Uncertainty-Aware Trajectory Prediction: A Unified Framework Harnessing Positional and Semantic Uncertainties

Abstract

Trajectory prediction seeks to forecast the future motion of dynamic entities, such as vehicles and pedestrians, given a temporal horizon of historical movement data and environmental context. A central challenge in this domain is the inherent uncertainty in real-time maps, arising from two primary sources: (1) positional inaccuracies due to sensor limitations or environmental occlusions, and (2) semantic errors stemming from misinterpretations of scene context. To address these challenges, we propose a novel unified framework that jointly models positional and semantic uncertainties and explicitly integrates them into the trajectory prediction pipeline. Our approach employs a dual-head architecture to independently estimate semantic and positional predictions in a dual-pass manner, deriving prediction variances as uncertainty indicators in an end-to-end fashion.
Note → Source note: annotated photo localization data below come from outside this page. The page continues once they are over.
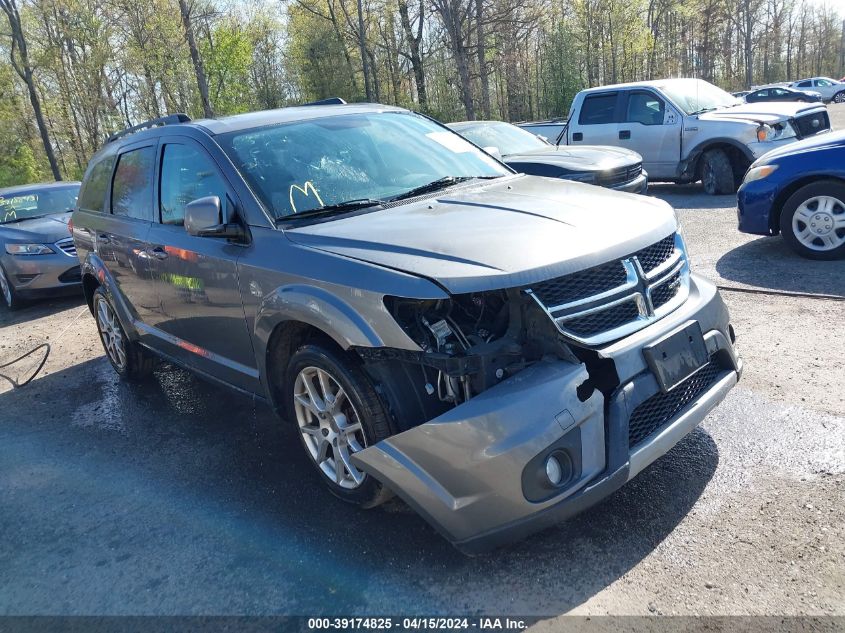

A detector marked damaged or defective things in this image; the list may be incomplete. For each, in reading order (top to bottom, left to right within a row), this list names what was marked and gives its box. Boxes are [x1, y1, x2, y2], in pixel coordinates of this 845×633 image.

damaged front bumper [350, 274, 740, 552]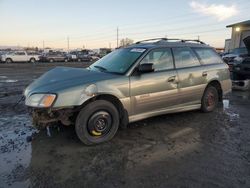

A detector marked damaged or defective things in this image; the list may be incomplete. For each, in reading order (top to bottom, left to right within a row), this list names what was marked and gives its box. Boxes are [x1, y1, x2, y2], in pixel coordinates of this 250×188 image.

damaged station wagon [24, 37, 231, 144]
exposed wheel well [205, 80, 223, 101]
exposed wheel well [78, 94, 129, 129]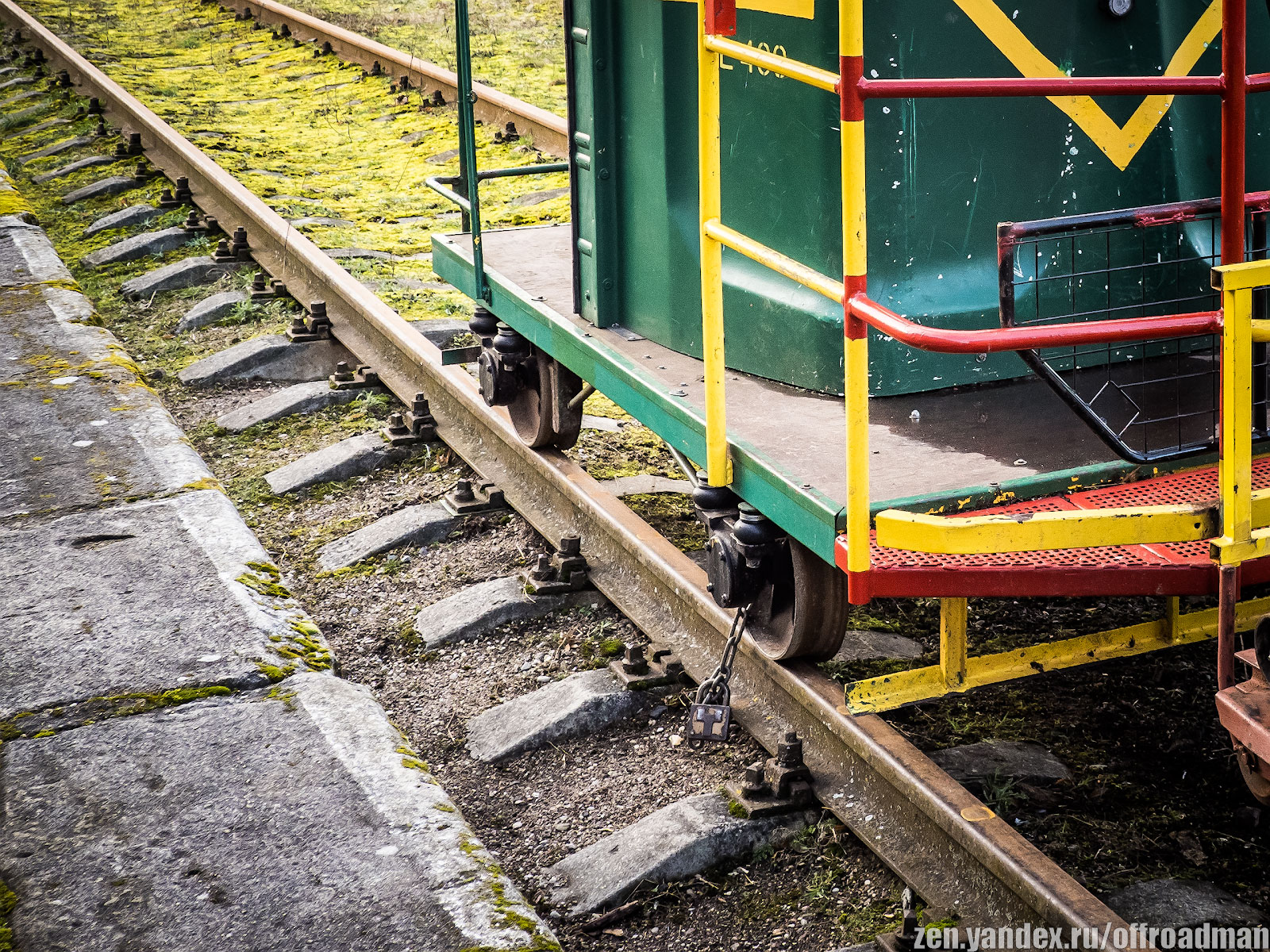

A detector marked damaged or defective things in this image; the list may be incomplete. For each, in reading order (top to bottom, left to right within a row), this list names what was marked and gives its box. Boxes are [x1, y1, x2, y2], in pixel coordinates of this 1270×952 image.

rusty rail [221, 0, 568, 156]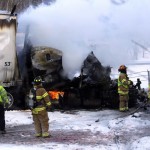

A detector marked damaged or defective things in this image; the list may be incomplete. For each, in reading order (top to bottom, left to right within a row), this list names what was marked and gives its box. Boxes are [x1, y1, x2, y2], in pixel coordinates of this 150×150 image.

charred semi truck [0, 12, 24, 108]
burned truck wreckage [22, 42, 139, 109]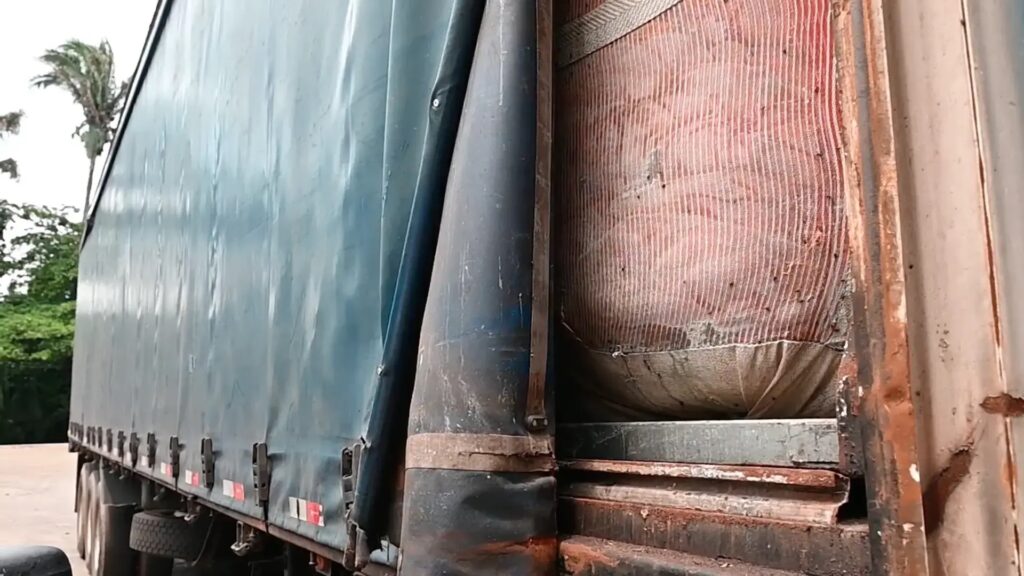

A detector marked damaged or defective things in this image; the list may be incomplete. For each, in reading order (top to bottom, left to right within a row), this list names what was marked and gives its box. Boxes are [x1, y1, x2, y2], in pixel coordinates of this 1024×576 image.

rusty metal frame [831, 1, 929, 569]
orange rust patch [974, 391, 1024, 414]
orange rust patch [925, 444, 970, 532]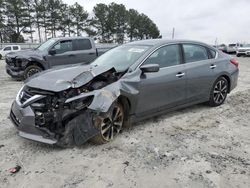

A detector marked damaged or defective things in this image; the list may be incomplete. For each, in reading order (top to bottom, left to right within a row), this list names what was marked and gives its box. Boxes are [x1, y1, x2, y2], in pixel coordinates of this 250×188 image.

damaged front end [9, 67, 127, 147]
crumpled hood [24, 64, 113, 92]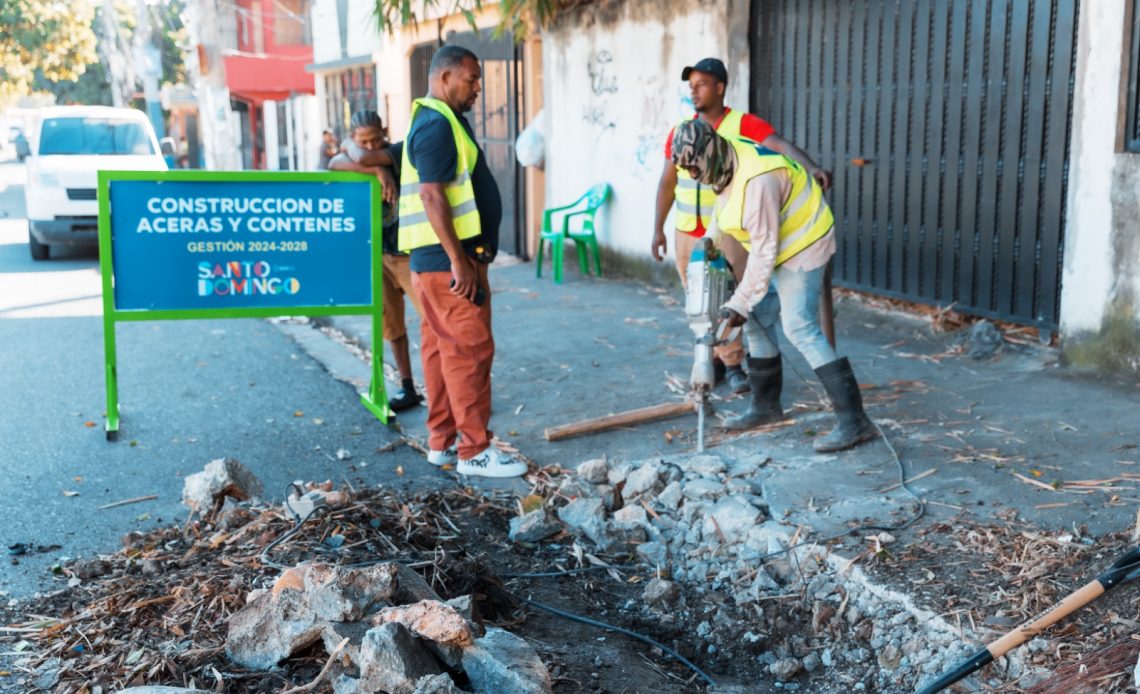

These uncertainties are subsequently fused with the semantic and positional predictions to enhance the robustness of trajectory forecasts. We evaluate our uncertainty-aware framework on the nuScenes real-world driving dataset, conducting extensive experiments across four map estimation methods and two trajectory prediction baselines. Results verify that our method (1) effectively quantifies map uncertainties through both positional and semantic dimensions, and (2) consistently improves the performance of existing trajectory prediction models across multiple metrics, including minimum Average Displacement Error (minADE), minimum Final Displacement Error (minFDE), and Miss Rate (MR). Code will available at https://github.com/JT-Sun/UATP.

Figures (7)

• Figure 1: Motivation. The $6$ images on the left are captured by $6$ different cameras on the vehicle. The map estimation remains challenging from RGB images, and thus inevitably contains noise, accumulating the error in the trajectory prediction. Comparing the ground-truth HD map (a) and the predicted map in (b), we can see that the error usually occurs in uncertain areas. Therefore, in this work, we intend to leverage two types of uncertainty, i.e., positional uncertainty and semantic uncertainty, to indicate the map errors, mitigating the negative impacts. (c) shows the positional uncertainty for three categories shown in three colors: green for boundary, blue for pedestrian crossing, orange for divider, and red for the ego car. The greater the positional uncertainty of the three categories, the larger the ellipse centered on the map element. (d) shows the semantic uncertainty of our constructed high-definition map, where the purple error band indicates the likelihood of an area being misclassified as another category.
• Figure 2: Overall pipeline. Firstly, given six images from the vehicle camera, we extract 2D features via a visual backbone and transform them into BEV features. Specifically, we harness the primary and auxiliary heads to predict two BEV features given different-level feature maps. Secondly, during the map estimation stage (bottom), we perform location regression and semantic regression on the features from both primary and auxiliary heads. The resulting primary and auxiliary map element vectors ($\boldsymbol{\mu}$ and $\boldsymbol{\mu'}$ ) are used to calculate KL divergence as positional uncertainty $\boldsymbol{\beta}$. Similarly, we obtain the semantic scores $\boldsymbol{c}$ and $\boldsymbol{c'}$ from the corresponding MLPs, and then we could derive the semantic uncertainty $\boldsymbol{\Delta c}$. Thirdly, we concatenate the high-definition map location information $\boldsymbol{\mu}$, the mean semantic score $\boldsymbol{\bar{c}}$, and their uncertainties $(\boldsymbol{\beta, \Delta c})$, as the input of the downstream model (GNN or Transformer Encoder) to facilitate the scene understanding for trajectory prediction.
• Figure 3: The left figure shows the effectiveness of our proposed method for estimating high-definition map positional uncertainty and semantic uncertainty in a normal road scenario in the test set. The right figure also shows the effectiveness of our proposed method for estimating high-definition map positional uncertainty and semantic uncertainty in test set scenarios involving curved roads and parking lots. Green denotes road boundaries, blue denotes pedestrian crossings, orange denotes lane dividers, purple indicates category semantic uncertainty, gray denotes lane centerlines, the red vehicle denotes the ego vehicle, and the gray vehicles denote other agents.
• Figure 4: Top Left: At busy intersections with dense map elements, our proposed uncertainty information improves vehicle trajectory prediction. Top Right: When turning, the camera perspective often fails to capture all surrounding road conditions, potentially causing trajectory predictions to extend beyond the road boundaries. Bottom Left: In complex environments with numerous occlusions, both types of uncertainties in map prediction increase. Bottom Right: When lane information is unclear, the environment is open, and map estimation is poor, our uncertainty information helps maintain high accuracy in trajectory prediction despite incomplete map input.
• Figure 5: Map visualization of our uncertainty method in the Argoversev2 sensor dataset. In the figure, green represents road boundaries, blue represents pedestrian crossings, orange represents lane dividers, purple indicates category semantic uncertainty, red vehicle denotes the ego vehicle.